The Dry (Aaron Falk #1)(56)



“You ever going to tell me where you really were that day?” Falk said.

Luke dragged his gaze back at that.

“Mate, I have told you,” he said. “A thousand times. I was shooting those rabbits.”

“Yeah. All right.” Falk stopped himself rolling his eyes. That had always been the answer, ever since he’d first asked several years earlier. It had never rung completely true. Luke rarely went shooting alone. And Falk could still remember Luke’s face at his bedroom window all those years ago. His memory of the night was colored by fear and relief, that was true, but the story had always felt plucked from the air. Luke was watching him closely.

“Maybe I should be asking you where you were,” Luke said, his voice artificially light. “If we’re going down that road again.”

Falk stared at him. “You know where I was. Fishing.”

“At the river.”

“Upstream, thanks.”

“But alone.”

Falk didn’t answer.

“So I guess I’ll have to take your word for it,” Luke said, and he took a sip, his eyes never leaving Falk’s. “Luckily, your word is good as gold for me, mate. But seems it’d be better all round if you and I stuck to shooting rabbits together, don’t you reckon?”

The two men watched each other as the noise of the bar rose and fell around them. Falk considered his options. Then he sipped his beer and shut his mouth.

Eventually, they made their obligatory excuses about trains to catch and early starts. As they shook hands for what would prove to be the last time, Falk found himself struggling to remember, once again, why they were still friends.

Falk got into bed and turned off the light. He lay still for a long time. The huntsman had reappeared during the evening, and its shadowy figure now crouched above the bathroom door. The night was dead silent outside. Falk knew he needed to get some sleep, but fragments of recent and long-gone conversations jostled for his attention. Traces of caffeine zipping through his system helped prop his eyes open.

He rolled over and switched on the bedside light. The library books he’d taken from Barb earlier that day were lying under his hat on a chair. He’d drop them through the returns chute tomorrow. He picked up the first one. A practical guide to growing an eco-friendly succulent garden. He yawned just reading the title. That would almost certainly do the trick, but he simply couldn’t face it. The other was a battered paperback crime novel. A woman, an unknown figure lurking in the shadows, a body count. Standard stuff. Not quite to his taste, but he wouldn’t be in the job he was in if he didn’t enjoy a good mystery. He lay back against the pillow and started to read.

It was an obvious story line, nothing special, and Falk was about thirty pages in before his eyes started to feel heavy. He decided to put the book down at the end of the chapter, and as he turned a page, a thin slip of paper fluttered out and landed on his face.

He plucked it off and squinted at it. It was a printed library receipt showing that the novel had been lent to Karen Hadler on Monday, February 19. Four days before she’d died, Falk thought. She’d used the receipt to mark her place, and the realization that this mediocre thriller could have been the last thing she’d read in her life made him feel deeply depressed. Falk had started to crumple the receipt before he noticed the pen markings on the back.

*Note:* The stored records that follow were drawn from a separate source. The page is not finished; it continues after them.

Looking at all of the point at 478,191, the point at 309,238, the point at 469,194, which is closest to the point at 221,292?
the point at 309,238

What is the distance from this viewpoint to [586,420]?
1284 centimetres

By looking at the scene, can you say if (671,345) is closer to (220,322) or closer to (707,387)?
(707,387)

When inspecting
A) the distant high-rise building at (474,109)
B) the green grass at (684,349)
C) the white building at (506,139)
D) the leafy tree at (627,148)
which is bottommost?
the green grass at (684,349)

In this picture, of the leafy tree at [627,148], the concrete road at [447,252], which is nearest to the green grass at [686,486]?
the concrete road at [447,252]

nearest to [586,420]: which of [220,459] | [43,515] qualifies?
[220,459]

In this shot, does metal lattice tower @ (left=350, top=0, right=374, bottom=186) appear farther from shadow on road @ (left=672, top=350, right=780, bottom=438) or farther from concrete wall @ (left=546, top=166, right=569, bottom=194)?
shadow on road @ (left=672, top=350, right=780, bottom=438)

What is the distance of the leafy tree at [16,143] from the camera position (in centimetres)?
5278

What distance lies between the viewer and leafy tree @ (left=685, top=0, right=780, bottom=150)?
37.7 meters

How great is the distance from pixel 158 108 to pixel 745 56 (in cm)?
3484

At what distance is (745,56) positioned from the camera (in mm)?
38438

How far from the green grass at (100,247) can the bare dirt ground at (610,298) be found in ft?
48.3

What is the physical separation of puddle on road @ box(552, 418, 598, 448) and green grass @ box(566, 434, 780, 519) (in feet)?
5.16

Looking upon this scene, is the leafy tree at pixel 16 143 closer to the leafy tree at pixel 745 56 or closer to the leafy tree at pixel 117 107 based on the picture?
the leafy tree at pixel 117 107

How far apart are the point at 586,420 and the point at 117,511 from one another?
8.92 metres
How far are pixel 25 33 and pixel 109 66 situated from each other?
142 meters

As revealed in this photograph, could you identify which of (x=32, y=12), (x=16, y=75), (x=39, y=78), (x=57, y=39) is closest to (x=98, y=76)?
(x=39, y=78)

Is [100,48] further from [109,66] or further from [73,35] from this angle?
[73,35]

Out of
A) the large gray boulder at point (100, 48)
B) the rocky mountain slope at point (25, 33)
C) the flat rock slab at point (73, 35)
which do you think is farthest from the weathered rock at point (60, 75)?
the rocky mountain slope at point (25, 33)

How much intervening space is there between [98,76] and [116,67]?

Curious, he smoothed out the slip of paper and flipped it over. He was expecting a shopping list. Instead, he felt his heart start to thud. He pressed the creases out more carefully now and thrust it under the bedside light to better illuminate Karen’s looping cursive script.

At some point in the four days between when Karen Hadler borrowed the book from the library and when she was shot dead on her doorstep, she had scrawled two lines on the back of the receipt. The first was a single word, slightly messy, written in a hasty hand and underlined three times.

Grant??

Falk tried to focus, but his gaze was dragged down to a ten-digit phone number written underneath. He stared at the number until his eyes watered and the digits swarmed and blurred. The blood pounded through his skull with a throbbing, deafening roar. He blinked hard, then again, but the numbers remained resolutely in the same order.

Falk didn’t waste a single moment wondering who the phone number belonged to. He didn’t need to. He knew it well. It was his own.





23


They found Grant Dow the next morning on all fours under a woman’s sink. He had a wrench in hand and his fleshy crack on display.

“Oi, will he be back to fix that leak?” the woman asked as Dow was dragged to his feet.

“I wouldn’t count on it,” Raco said.

The woman’s children watched in wide-eyed glee as Dow was led out to the marked police car. Their expressions mirrored Raco’s just a few hours earlier when Falk had produced the receipt. Raco had paced around the station, bouncing on the balls of his feet, the adrenaline pumping.

“Your number?” he said over and over again. “Why did Karen Hadler want to talk to you? About Grant?”

Falk, who had been awake most of the night asking himself the very same thing, could only shake his head.

“I don’t know. If she tried, she definitely didn’t leave a message. I’ve gone through my missed calls history. No match for Karen’s home, work, or cell number. And I know I never spoke to her. Not just recently. Ever. Not once in her whole life.”